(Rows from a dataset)

◇ ◇ ◇

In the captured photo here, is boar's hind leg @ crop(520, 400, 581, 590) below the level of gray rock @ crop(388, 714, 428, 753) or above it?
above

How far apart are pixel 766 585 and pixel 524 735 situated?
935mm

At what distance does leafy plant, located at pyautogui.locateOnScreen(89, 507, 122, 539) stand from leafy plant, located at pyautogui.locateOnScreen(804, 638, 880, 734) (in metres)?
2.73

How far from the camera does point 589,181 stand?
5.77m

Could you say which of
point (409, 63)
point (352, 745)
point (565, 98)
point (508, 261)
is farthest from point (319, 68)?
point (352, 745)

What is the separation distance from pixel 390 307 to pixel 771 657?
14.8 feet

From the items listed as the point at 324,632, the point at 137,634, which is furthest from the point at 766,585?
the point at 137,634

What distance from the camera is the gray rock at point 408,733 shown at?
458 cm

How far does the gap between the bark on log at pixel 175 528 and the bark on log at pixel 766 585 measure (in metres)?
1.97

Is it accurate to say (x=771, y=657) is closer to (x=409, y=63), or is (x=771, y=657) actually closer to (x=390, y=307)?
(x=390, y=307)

◇ ◇ ◇

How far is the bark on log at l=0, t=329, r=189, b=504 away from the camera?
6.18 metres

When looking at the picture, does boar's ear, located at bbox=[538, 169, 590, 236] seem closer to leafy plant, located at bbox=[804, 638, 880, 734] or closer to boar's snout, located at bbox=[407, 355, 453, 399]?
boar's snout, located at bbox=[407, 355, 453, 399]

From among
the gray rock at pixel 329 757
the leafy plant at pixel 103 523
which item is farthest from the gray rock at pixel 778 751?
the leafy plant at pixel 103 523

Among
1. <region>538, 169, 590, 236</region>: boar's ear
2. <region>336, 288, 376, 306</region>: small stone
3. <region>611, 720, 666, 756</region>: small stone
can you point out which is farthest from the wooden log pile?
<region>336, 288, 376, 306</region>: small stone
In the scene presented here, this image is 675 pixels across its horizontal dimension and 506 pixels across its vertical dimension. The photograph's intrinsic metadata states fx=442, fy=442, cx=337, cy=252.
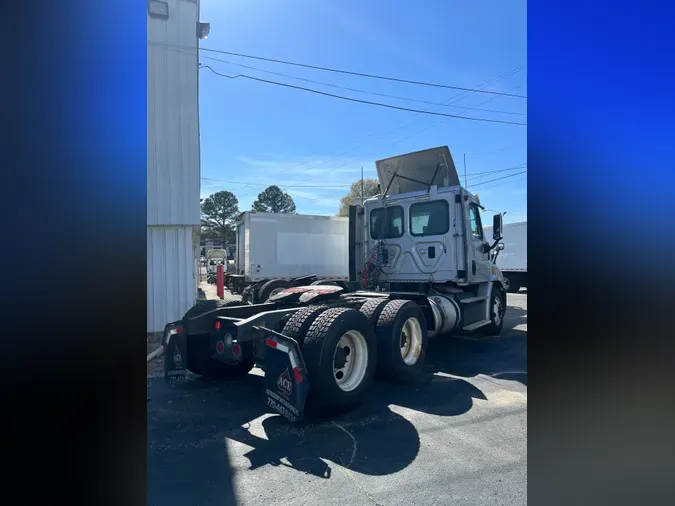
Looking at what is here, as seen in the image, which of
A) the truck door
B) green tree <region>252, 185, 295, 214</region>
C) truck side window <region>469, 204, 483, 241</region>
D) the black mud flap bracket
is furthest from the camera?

◇ ◇ ◇

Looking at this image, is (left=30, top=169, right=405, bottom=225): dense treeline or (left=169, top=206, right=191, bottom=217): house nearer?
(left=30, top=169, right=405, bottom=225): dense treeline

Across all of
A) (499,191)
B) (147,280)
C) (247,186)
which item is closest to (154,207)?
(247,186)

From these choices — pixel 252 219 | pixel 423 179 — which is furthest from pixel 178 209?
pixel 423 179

◇ ◇ ◇

> **What you should do**: Reproduce the records from the line containing "In the scene" through the line containing "is furthest from the camera?", renaming "truck" to "pickup" and leaving everything else unchanged. Omit the picture.

> **Result**:
In the scene presented here, this image is 675 pixels across its horizontal dimension and 506 pixels across its vertical dimension. The photograph's intrinsic metadata states fx=442, fy=442, cx=337, cy=252.
Looking at what is here, as seen in the image, which of
A) the pickup door
B) green tree <region>252, 185, 295, 214</region>
C) pickup side window <region>469, 204, 483, 241</region>
D) the black mud flap bracket
is furthest from the camera?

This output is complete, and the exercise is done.